WHAT THIS TASK INVOLVES: Look through the records and copy every line in which "site" appears.

Saved entries
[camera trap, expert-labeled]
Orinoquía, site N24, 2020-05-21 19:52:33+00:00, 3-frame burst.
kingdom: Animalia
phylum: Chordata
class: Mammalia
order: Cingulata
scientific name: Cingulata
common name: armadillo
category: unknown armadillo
* * *
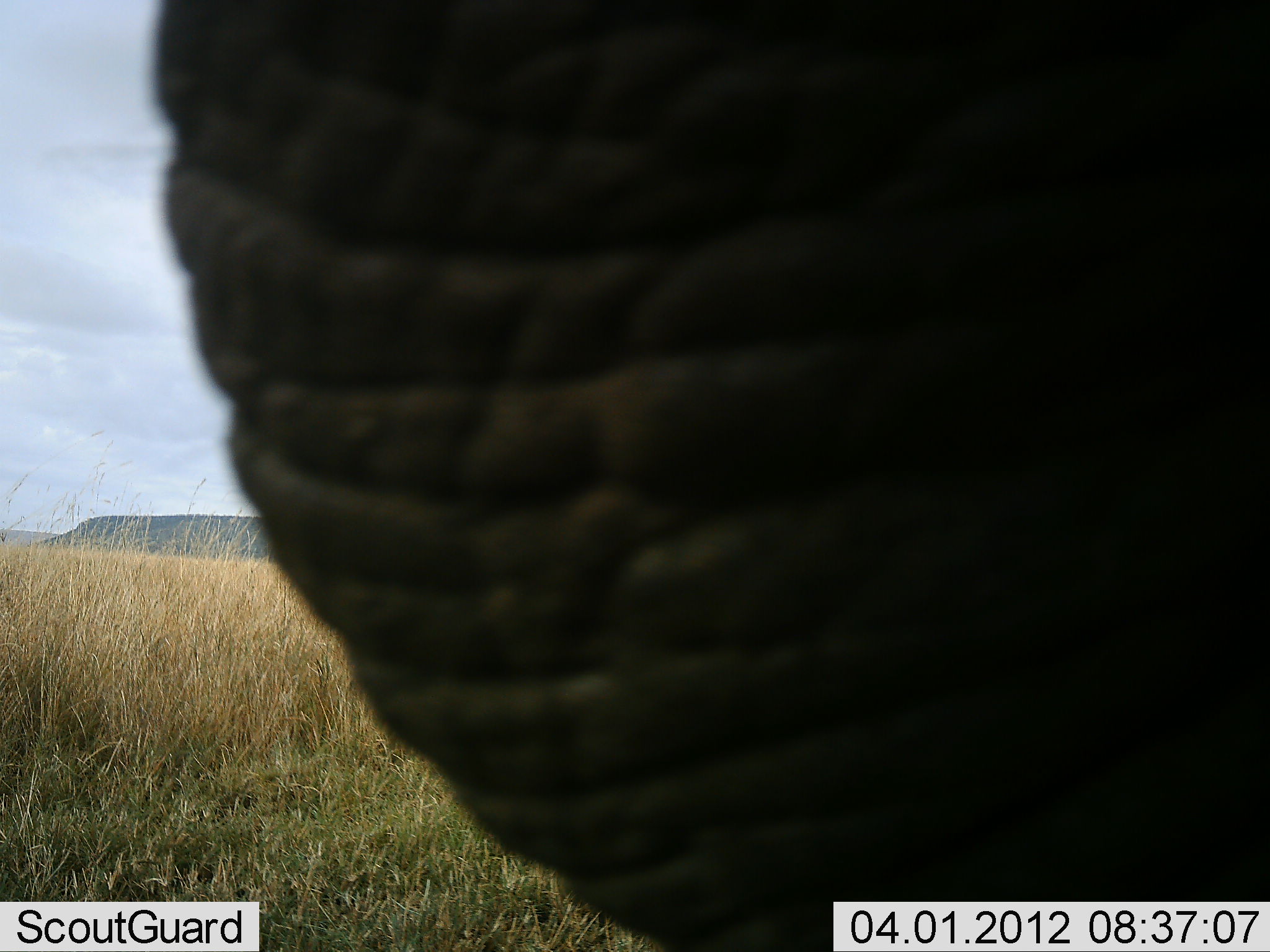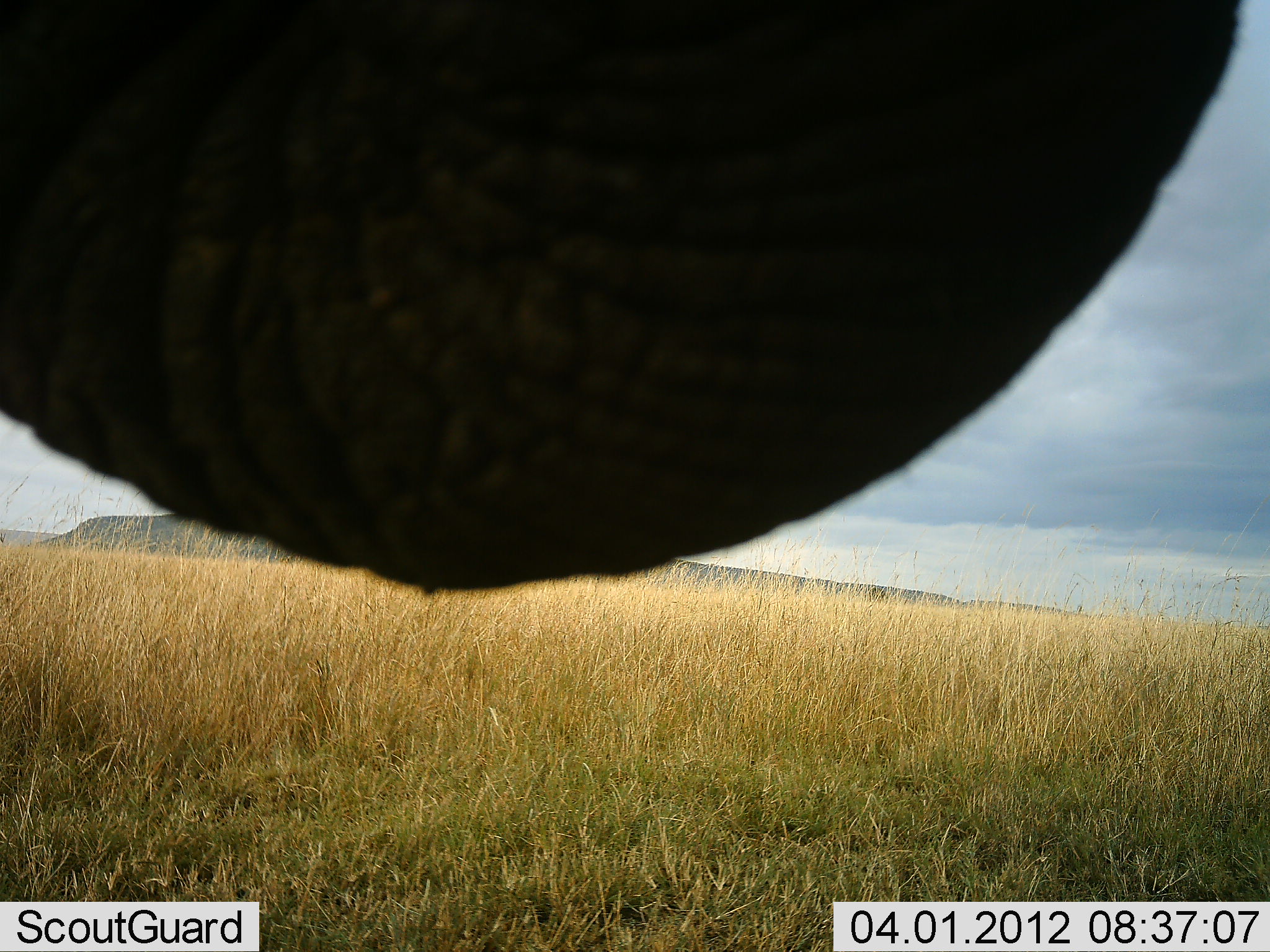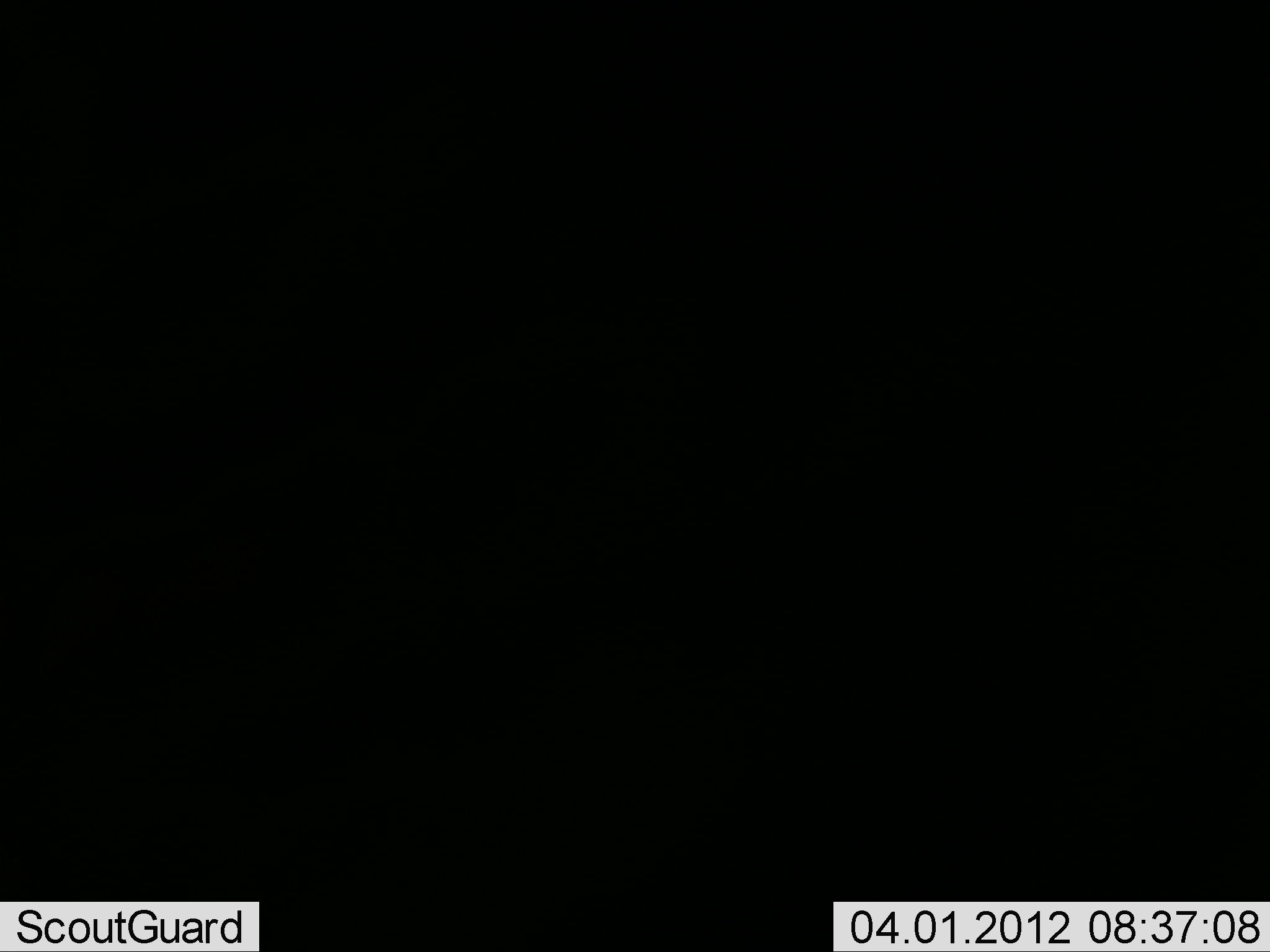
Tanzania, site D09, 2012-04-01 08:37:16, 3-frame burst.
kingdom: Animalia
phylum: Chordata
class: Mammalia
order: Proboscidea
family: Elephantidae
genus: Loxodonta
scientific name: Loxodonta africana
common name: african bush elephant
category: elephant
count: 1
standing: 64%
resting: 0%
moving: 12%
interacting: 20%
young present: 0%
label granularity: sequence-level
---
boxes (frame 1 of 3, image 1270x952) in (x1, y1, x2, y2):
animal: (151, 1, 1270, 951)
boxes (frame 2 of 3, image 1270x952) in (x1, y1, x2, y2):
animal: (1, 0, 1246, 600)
...
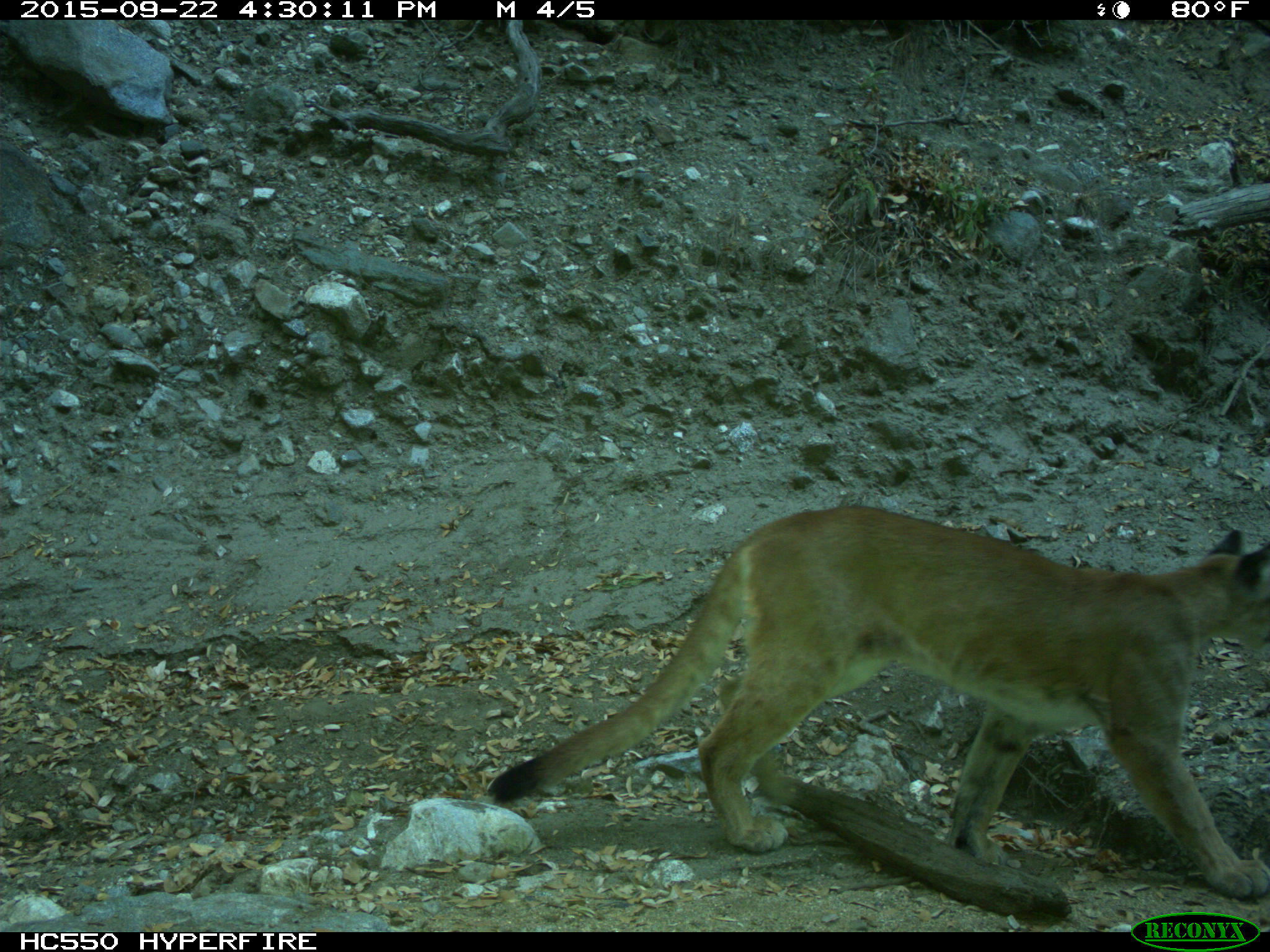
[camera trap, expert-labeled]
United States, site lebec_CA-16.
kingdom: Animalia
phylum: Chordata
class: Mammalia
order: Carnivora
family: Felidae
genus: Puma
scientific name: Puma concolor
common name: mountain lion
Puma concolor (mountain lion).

ANSWER SECTION:
Orinoquía, site N24, 2020-05-21 19:52:33+00:00, 3-frame burst.
Tanzania, site D09, 2012-04-01 08:37:16, 3-frame burst.
United States, site lebec_CA-16.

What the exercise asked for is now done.